Prove that when given two graphs $G$ and $\bar{G}$ (complement), at least one of them must contain a cycle.
I thought about showing it by the number of edges: Suppose $G$ and $\bar{G}$ both don't contain cycles, then they are both forests. The number of edges is then $|V|-m$, where $|V|$ is the number of vertices and $m$ is the number of subtrees in the forest G.
As far as I've read, we can then consider the number of edges in a fully connected graph, which is $|E|+\bar{|E|}=2|V|-2m$ and this is smaller or equals $2|V|-1$.
Now I'm not sure how to continue. In other proves I've seen that they say that a fully connected graph must have $\frac{|V|(|V|-1)}{2}$ edges and therefore one of the graphs must have a cycle. But I don't understand this conclusion as $2|V|-2m$ is smaller than $\frac{|V|(|V|-1)}{2}$. So if we have less edges than a fully connected graph has, where should be the problem?

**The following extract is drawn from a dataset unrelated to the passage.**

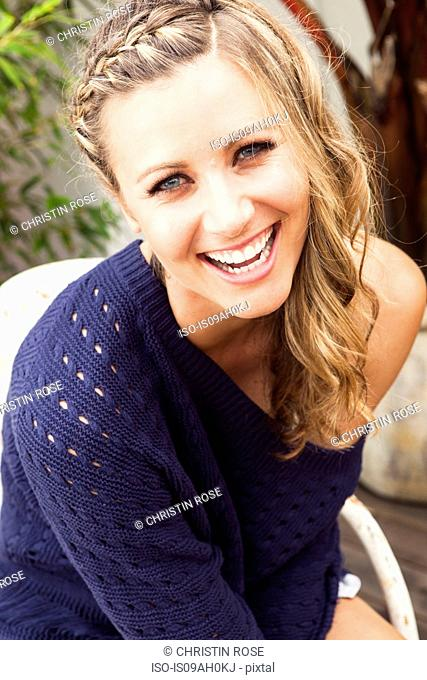 Young woman wearing purple sweater laughing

So can anyone help me to continue this proof or tell me if there is a better and easier way to show that?
You're almost done.
You can restate the problem as
If there are more than $n-1$ red edges, then the subgraph consisting of red edges has a cycle.

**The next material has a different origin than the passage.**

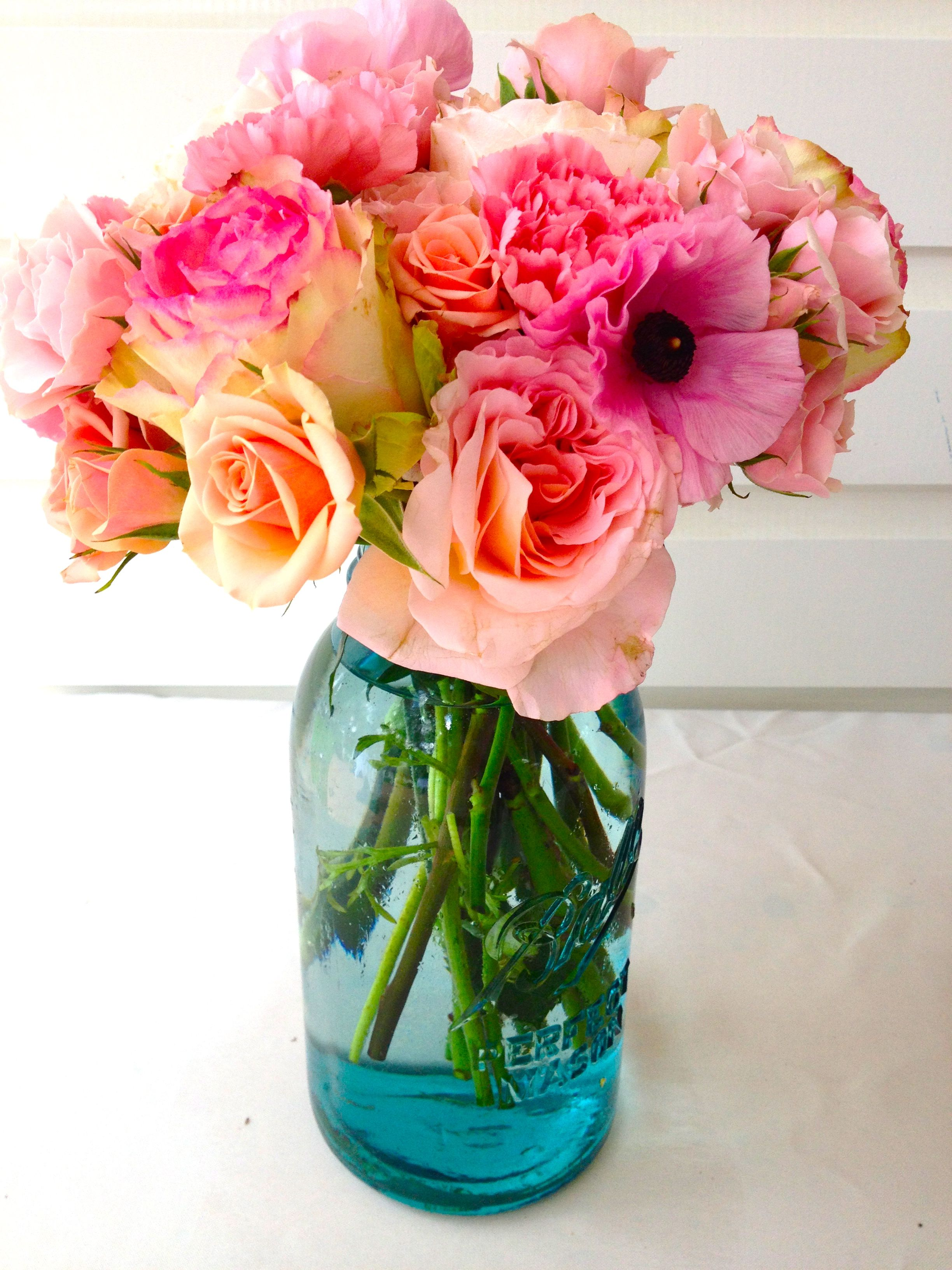 this gorgeous flower arrangement compliments the cool hues of the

On the other hand if there are more than $n-1$ blue edges, then the blue subgraph has a cycle.
Conversely, if neither of these are true, then there are at most $2(n-1)$ edges. On the other hand, we know that $K_n$ has $\frac12 n(n-1)$ edges, so if $\frac12 n(n-1) > 2n-2$, then this case is not possible and one of the two previous cases (where there is either a red or a blue cycle) must have been the case.
If $n$ is small enough, then $\frac 12 n(n-1)\le 2n-2$, and then there are counterexamples to the claim.